Source records:
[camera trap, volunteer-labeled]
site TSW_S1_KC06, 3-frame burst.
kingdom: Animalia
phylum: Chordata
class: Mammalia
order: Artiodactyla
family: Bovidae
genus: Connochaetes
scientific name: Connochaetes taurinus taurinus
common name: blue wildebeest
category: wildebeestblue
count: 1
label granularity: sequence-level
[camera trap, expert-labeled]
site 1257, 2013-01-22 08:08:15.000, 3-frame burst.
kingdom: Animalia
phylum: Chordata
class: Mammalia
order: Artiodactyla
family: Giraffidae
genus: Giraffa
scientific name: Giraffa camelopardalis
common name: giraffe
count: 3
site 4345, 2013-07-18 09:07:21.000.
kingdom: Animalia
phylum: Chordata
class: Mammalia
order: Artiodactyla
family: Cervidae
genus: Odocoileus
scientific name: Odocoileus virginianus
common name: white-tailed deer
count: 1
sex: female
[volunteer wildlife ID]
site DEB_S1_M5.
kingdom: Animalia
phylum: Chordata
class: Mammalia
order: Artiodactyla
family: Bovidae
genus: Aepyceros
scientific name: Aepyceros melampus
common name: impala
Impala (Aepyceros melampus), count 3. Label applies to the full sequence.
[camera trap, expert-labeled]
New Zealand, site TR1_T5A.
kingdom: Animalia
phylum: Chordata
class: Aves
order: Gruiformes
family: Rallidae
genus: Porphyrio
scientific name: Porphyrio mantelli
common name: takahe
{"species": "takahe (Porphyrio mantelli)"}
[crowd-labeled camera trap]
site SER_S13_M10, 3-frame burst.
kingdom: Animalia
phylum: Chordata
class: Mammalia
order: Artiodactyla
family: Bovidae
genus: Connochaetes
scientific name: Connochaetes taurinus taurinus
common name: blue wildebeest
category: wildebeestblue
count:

**WORK REQUIRED:** Each entry must appear again in the answer exactly as written.

**SOLUTION BELOW:**
[camera trap, volunteer-labeled]
site TSW_S1_KC06, 3-frame burst.
kingdom: Animalia
phylum: Chordata
class: Mammalia
order: Artiodactyla
family: Bovidae
genus: Connochaetes
scientific name: Connochaetes taurinus taurinus
common name: blue wildebeest
category: wildebeestblue
count: 1
label granularity: sequence-level
[camera trap, expert-labeled]
site 1257, 2013-01-22 08:08:15.000, 3-frame burst.
kingdom: Animalia
phylum: Chordata
class: Mammalia
order: Artiodactyla
family: Giraffidae
genus: Giraffa
scientific name: Giraffa camelopardalis
common name: giraffe
count: 3
site 4345, 2013-07-18 09:07:21.000.
kingdom: Animalia
phylum: Chordata
class: Mammalia
order: Artiodactyla
family: Cervidae
genus: Odocoileus
scientific name: Odocoileus virginianus
common name: white-tailed deer
count: 1
sex: female
[volunteer wildlife ID]
site DEB_S1_M5.
kingdom: Animalia
phylum: Chordata
class: Mammalia
order: Artiodactyla
family: Bovidae
genus: Aepyceros
scientific name: Aepyceros melampus
common name: impala
Impala (Aepyceros melampus), count 3. Label applies to the full sequence.
[camera trap, expert-labeled]
New Zealand, site TR1_T5A.
kingdom: Animalia
phylum: Chordata
class: Aves
order: Gruiformes
family: Rallidae
genus: Porphyrio
scientific name: Porphyrio mantelli
common name: takahe
{"species": "takahe (Porphyrio mantelli)"}
[crowd-labeled camera trap]
site SER_S13_M10, 3-frame burst.
kingdom: Animalia
phylum: Chordata
class: Mammalia
order: Artiodactyla
family: Bovidae
genus: Connochaetes
scientific name: Connochaetes taurinus taurinus
common name: blue wildebeest
category: wildebeestblue
count:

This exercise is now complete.